Putting aside zombie fiction in general, there’s a truly impressive amount of The Walking Dead out there all on its own. On top of the comic now being in its 13th year, there are also two ongoing television shows and multiple games, a couple of which Telltale themselves developed. Right off the bat, The Walking Dead: Michonne faces the uphill task of finding a new avenue to take, some new part of the world and its characters to explore. And in most ways it manages to succeed.

In the case of just about anyone that has read or watched The Walking Dead, saying Michonne is a fan favorite just doesn’t quite sum it up. She’s mysterious, strong, uses a katana of all things, and just about reeks of awesome.

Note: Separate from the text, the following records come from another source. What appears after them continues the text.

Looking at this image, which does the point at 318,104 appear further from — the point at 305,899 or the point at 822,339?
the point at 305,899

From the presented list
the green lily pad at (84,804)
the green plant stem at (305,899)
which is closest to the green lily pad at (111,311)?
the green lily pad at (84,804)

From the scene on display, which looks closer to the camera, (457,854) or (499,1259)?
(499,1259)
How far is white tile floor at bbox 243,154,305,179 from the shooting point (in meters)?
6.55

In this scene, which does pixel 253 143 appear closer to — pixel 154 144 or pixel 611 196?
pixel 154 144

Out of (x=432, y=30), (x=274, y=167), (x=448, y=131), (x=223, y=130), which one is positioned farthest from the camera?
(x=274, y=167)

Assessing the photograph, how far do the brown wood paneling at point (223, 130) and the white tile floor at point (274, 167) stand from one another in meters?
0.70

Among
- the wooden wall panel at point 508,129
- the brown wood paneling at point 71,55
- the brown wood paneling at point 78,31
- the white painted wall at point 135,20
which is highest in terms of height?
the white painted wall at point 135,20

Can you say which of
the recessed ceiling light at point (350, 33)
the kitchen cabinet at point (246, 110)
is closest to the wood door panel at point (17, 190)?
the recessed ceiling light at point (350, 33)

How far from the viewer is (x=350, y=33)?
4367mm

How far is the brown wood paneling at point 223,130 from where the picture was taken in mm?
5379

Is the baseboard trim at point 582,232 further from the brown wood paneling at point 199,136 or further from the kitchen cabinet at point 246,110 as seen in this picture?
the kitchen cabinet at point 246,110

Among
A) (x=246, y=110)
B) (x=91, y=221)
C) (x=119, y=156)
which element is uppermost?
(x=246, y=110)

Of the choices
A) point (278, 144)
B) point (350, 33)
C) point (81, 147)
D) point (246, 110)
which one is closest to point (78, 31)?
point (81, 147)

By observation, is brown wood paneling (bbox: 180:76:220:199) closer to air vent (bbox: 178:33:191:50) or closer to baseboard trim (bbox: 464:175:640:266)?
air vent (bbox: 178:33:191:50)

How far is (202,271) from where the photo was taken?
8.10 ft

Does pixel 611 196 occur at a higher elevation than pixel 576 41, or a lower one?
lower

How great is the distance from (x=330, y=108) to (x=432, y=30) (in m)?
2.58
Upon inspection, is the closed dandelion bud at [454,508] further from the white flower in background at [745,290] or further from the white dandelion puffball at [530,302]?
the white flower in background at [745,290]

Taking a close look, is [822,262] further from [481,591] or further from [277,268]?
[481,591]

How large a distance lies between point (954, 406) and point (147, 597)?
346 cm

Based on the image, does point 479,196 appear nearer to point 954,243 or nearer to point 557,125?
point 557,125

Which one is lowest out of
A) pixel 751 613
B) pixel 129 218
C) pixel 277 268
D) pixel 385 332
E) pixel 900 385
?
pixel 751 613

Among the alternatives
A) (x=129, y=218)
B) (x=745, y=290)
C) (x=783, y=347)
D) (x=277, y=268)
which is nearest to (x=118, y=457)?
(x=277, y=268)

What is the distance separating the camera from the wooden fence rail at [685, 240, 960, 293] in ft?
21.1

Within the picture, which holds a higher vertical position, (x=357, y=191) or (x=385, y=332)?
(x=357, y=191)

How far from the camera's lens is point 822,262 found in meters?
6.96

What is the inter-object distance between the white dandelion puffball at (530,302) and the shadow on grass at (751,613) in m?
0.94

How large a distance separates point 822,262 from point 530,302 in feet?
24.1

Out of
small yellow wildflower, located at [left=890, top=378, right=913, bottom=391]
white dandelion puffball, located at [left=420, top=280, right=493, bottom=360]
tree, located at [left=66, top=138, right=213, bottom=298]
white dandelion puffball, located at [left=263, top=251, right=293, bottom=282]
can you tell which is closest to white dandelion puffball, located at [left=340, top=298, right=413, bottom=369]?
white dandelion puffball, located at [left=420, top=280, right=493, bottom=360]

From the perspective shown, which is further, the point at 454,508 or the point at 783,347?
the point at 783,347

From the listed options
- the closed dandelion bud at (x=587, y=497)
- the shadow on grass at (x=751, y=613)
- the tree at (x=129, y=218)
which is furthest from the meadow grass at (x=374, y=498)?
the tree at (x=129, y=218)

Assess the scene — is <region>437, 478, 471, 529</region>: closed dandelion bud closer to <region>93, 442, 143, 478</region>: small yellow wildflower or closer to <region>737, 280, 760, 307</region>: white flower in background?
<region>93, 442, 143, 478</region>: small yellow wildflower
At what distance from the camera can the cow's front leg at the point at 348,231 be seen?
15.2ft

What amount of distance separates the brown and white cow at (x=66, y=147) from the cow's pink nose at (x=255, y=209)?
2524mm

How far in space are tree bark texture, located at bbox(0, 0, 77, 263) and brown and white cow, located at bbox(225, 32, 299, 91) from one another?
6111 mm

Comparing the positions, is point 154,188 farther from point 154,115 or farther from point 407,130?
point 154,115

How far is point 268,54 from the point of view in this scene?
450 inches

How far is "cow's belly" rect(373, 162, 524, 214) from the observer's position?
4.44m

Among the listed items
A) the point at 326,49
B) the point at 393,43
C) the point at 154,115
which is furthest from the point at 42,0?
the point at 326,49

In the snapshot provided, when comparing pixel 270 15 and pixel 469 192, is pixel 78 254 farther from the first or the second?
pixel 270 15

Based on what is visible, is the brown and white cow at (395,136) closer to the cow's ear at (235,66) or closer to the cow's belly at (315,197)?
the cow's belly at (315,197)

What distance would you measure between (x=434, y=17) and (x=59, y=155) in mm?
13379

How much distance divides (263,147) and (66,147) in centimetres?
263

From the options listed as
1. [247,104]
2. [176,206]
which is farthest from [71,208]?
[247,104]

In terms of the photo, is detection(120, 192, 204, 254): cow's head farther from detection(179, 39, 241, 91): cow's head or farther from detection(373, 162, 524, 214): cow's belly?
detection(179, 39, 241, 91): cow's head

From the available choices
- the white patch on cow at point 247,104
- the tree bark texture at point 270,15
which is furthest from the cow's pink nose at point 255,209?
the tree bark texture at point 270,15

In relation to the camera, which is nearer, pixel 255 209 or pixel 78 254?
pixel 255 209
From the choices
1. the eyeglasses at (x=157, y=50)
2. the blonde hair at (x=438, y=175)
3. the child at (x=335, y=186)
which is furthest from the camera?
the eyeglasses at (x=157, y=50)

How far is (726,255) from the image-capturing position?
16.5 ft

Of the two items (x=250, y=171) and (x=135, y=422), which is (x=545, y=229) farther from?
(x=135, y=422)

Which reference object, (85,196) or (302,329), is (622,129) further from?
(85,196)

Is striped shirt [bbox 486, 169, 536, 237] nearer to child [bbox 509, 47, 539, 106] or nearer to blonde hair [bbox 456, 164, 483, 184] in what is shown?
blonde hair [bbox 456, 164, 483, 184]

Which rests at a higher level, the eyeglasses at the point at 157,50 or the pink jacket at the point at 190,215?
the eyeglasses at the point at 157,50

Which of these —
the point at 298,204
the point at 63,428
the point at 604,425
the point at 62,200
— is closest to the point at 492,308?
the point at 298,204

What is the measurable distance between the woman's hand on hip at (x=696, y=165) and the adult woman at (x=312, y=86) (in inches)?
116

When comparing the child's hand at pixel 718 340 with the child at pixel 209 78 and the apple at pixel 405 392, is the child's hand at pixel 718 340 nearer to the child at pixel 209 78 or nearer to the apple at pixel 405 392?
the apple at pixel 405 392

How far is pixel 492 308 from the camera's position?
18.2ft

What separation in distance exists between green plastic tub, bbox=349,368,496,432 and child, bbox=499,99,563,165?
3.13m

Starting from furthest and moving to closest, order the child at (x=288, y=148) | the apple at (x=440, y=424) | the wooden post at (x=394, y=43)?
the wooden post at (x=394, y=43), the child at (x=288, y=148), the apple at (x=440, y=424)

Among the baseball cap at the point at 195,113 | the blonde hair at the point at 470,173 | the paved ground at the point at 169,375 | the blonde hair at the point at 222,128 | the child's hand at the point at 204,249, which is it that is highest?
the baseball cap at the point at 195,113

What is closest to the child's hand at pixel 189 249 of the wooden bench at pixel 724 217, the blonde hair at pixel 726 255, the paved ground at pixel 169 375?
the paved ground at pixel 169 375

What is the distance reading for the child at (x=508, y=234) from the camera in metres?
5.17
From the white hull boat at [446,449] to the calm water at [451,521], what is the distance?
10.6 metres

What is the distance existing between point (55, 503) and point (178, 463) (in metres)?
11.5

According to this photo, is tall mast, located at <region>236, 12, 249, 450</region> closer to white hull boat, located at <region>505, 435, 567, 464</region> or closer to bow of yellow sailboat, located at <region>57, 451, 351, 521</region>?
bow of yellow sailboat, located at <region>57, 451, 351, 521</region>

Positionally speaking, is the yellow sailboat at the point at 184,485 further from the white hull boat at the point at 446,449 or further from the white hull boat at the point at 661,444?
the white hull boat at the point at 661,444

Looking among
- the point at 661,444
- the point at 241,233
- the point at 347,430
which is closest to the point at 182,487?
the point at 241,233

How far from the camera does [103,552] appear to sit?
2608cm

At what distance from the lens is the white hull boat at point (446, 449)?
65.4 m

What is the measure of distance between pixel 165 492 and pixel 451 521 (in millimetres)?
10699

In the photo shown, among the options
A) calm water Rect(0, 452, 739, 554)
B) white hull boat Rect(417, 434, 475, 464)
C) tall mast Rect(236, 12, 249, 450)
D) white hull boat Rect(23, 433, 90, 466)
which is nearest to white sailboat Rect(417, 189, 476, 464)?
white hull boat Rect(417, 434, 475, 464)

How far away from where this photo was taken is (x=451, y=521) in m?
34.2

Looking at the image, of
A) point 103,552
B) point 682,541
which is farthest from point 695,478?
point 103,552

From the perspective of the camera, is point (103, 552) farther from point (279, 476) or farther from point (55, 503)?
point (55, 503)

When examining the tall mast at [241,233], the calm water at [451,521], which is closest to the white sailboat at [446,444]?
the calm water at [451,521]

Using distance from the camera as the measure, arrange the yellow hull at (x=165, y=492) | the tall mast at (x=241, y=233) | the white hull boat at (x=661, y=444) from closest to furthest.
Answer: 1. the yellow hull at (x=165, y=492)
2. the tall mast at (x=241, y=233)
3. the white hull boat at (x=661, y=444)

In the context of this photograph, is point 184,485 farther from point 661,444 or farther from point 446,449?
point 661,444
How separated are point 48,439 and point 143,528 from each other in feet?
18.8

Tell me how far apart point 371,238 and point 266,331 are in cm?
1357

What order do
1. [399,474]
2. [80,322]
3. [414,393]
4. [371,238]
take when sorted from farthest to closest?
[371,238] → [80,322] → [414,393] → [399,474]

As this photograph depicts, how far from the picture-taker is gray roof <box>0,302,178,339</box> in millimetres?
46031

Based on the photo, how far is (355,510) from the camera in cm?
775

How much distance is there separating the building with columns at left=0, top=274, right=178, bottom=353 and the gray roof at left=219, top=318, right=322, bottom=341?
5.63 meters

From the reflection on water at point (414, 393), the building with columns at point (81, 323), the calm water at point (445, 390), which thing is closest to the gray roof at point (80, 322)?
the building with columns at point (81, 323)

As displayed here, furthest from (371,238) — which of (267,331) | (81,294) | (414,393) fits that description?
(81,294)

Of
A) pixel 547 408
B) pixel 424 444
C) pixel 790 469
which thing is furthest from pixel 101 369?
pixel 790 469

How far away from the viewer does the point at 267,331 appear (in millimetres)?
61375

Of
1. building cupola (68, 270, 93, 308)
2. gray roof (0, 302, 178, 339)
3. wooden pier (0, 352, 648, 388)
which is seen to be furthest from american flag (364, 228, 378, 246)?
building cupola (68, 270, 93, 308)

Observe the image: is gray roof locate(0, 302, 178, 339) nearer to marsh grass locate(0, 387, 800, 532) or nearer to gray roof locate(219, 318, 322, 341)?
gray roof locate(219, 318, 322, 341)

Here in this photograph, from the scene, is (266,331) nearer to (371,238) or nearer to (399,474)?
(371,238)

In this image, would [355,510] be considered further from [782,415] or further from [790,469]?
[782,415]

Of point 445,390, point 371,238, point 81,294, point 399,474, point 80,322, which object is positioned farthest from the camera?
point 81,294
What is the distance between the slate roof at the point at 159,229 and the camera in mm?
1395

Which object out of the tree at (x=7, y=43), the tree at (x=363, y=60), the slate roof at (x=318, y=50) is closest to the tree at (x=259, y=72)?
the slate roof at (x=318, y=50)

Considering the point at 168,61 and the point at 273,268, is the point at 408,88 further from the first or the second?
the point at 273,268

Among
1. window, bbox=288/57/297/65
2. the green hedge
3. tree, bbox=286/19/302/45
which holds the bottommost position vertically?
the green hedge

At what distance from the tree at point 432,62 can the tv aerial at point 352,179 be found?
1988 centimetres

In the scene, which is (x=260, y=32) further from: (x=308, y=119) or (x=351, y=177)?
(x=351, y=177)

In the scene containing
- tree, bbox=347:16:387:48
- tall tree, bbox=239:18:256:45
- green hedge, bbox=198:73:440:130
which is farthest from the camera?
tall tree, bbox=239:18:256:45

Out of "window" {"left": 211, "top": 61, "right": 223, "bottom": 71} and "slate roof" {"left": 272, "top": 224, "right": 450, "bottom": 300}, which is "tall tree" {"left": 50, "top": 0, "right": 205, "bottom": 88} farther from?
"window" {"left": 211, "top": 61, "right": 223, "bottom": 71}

Put simply, it’s not hard to see why Telltale would be on board for devoting an entire 3-episode miniseries to her. And it’s in her personal psychology that the first episode, “In Too Deep,” finds its most interesting beats.

Drawing exclusively from the comics, a fact that might leave fans of the show scratching their heads for a minute, The Walking Dead: Michonne is set in between issues 126 and 139, during a time that Michonne leaves Rick and the other survivors and joins a sailing crew. While knowing exactly when the series takes place isn’t important for the story on hand, the setting alone is more than interesting enough to provide an additional hook for fans of the comic.

For everyone else however, the only important information is presented right up front: Michonne is alone in the zombie apocalypse, and as would be the case for just about anyone, she’s not doing well. After an exceptionally well done opening sequence, any player, whether knowing the character before hand or not, is caught up to the pain and isolation that makes Michonne so interesting.

Overall, Telltale’s narrative adventure formula is unchanged, complete with dialogue choices, QTEs, tough decisions, and gaining and losing the trust of a cast of characters around you. It’s all pretty straight forward. Taking roughly an hour and a half, “In Too Deep” sees Michonne join the crew of the sailboat. While looking for another group the crew has traded with in the past, their ship is damaged and they have to scrounge nearby wrecks for parts. From there, they run into the true horrors of The Walking Dead: other people.

The story itself does its job of setting up an interesting situation and introducing potentially intriguing characters, but there’s nothing in particular that sets it apart from what fans would expect, at least not yet. Honestly, the story doesn’t spend enough time with anyone other than the most central of characters to let you get to know or really connect with them. How these side characters are handled in the remaining two episodes will be the deciding factor in whether their introductions were glossed over or not. But, as of now, it doesn’t detract from the narrative too much.

As I said before, the real draw of The Walking Dead: Michonne is the look at the dark psychology of one of the series’ most interesting characters. While more could have been done to really dive into the complex mix of strength and vulnerability, brutality and compassion, that Michonne is loved for, “In Too Deep” does enough to keep me interested in where the next horrifying turn will come from next.


In many ways, the first episode set things up and ended before anything more could come of it. As a premiere, it did its job, and did it well. But the truth is, the miniseries as a whole could still easily stagnate if it doesn’t push further than the boundaries introduced in its first episode.

This untapped potential, especially when combined with what’s now Telltale’s signature clunky engine and load screens, keeps The Walking Dead: Michonne from nailing the ecstatic highs the likes of those seen in Tales from the Borderlands. That said, with strong initial character work, an interesting setting unlike what we’ve seen before, and plenty of conflicts set up for the next episode, “In Too Deep” is worth picking up. It’s a solid opening to what has the potential to be a refreshingly unique miniseries.